Становилось жарко. Тени от клёнов стали совсем короткими и не спасали уже от жары. Я простился с Михал Михалычем и пошёл домой.
И всю ночь мне снилось, что стою я на балконе. Курю и смотрю как боевой офицер пьёт водку, плачет и пишет донос на родного брата.
А на столе лежит чёткая тень головы с рогами.
Куркуль
Где-то в конце шестидесятых годов ехали мы с другом поездом Рига – Москва. Вагон был чистенький и уютный. Рижские составы в то время, вообще, отличались чистотой, салфеточками на столах и хорошим чаем. В купе кроме нас никого не было. Получилось так, что мы не сумели взять билеты в плацкартный вагон и пришлось разориться на купейный. У нас была с собой бутылка красного Алжирского вина, самого дешёвого по тем временам. Вот мы и наслаждались жизнью и комфортом как могли. Выпив по глотку, мы вышли в тамбур на перекур. Там уже стоял мужичок и скручивал «козью ножку». Мужичку на первый взгляд было лет шестьдесят. По нашим тогдашним представлениям – глубокий старик. Седые волосы, постриженные под «полубокс». Седая, окладистая борода. Он бы сошёл за Деда Мороза будь ростом повыше. У этого деда был новёхонький костюм, из-под бороды выглядывал галстук, на ногах красовались лаковые туфли. Я так подробно рассмотрел старичка, потому что давно не видел как в поезде курят самосад. Мы-то с другом курили Шипку. И дёшево и сердито.

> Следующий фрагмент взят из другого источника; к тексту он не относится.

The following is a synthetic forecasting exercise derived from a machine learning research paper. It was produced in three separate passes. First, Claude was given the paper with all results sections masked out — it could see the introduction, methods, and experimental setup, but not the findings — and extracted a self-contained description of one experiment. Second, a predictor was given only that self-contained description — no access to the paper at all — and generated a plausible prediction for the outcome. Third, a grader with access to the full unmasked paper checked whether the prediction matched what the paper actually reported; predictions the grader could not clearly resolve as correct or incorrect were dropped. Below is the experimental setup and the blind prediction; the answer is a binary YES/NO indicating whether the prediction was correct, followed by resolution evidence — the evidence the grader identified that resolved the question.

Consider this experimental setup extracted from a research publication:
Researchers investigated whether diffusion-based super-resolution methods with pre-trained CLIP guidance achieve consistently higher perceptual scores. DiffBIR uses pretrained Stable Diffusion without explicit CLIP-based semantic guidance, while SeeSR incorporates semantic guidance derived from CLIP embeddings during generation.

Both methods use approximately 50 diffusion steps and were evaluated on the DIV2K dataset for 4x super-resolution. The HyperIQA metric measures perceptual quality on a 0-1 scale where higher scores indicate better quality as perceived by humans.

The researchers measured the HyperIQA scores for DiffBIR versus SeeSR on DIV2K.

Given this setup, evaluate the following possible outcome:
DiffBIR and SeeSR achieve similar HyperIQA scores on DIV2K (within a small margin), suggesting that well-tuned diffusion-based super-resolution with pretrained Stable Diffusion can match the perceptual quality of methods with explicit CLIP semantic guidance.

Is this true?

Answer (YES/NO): NO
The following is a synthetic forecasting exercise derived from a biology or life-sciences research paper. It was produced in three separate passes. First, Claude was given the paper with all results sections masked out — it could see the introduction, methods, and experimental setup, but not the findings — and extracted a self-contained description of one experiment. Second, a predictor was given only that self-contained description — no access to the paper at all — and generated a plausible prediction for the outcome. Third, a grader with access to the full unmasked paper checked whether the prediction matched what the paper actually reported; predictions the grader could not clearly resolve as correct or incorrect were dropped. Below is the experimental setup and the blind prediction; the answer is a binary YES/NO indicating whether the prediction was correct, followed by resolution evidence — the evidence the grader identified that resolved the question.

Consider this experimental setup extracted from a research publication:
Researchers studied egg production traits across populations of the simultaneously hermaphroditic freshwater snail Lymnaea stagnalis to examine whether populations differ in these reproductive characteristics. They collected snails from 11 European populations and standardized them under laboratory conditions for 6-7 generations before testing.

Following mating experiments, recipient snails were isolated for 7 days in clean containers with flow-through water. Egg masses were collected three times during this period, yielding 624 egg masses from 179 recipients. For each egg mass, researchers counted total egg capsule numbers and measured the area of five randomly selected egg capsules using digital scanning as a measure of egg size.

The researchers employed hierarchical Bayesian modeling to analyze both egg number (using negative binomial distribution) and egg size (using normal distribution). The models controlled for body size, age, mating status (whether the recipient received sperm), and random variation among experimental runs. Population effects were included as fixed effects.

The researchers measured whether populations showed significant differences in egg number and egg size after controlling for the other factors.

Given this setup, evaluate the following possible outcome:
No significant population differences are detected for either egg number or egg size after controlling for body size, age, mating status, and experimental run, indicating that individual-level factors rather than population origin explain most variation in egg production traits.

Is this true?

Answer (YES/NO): NO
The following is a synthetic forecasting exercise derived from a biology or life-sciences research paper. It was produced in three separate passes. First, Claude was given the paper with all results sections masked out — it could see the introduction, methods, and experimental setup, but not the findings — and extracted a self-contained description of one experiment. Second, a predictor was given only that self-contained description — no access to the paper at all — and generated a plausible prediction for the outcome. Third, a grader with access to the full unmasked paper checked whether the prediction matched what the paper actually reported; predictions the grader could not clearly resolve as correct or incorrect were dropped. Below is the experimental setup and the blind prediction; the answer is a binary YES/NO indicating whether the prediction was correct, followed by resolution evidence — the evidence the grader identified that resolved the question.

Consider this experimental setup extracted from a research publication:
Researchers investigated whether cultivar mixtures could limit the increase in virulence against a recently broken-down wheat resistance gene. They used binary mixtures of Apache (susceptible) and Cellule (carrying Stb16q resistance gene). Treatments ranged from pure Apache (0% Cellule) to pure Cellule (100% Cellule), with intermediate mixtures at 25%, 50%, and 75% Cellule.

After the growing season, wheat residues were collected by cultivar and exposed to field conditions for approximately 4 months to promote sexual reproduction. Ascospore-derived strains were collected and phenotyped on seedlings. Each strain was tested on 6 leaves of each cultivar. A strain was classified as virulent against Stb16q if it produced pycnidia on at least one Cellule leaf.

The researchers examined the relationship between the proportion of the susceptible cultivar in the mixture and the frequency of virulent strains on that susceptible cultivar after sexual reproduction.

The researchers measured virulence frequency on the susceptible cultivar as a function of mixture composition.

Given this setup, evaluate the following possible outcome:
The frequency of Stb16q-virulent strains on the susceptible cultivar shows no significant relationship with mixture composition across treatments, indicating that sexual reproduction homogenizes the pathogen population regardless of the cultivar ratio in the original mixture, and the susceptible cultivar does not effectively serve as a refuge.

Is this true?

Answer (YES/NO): NO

Пока я любовался лаковыми туфлями, дед прикурил, затянулся пару раз и предложил:
– А вот попробуйте моего табачку. Попробуете – другого не захотите.
Валерка сдуру попробовал. А потом кашлял до слезы. Дед остался доволен:
– Свой табачок. «Вырви глаз» называется. У меня дома всё свое. И молочко, и хлебушек, и мясо, и водочка. Соседи куркулём кличут. А я не обижаюсь, потому что куркуль и есть. И отец мой был куркулём. И дед. Работящие были мужики. Хозяйственные. А сейчас вот домой еду. На родине побывал, посмотрел всё, с людьми поговорил. Погостил – надо и честь знать. Теперь домой еду.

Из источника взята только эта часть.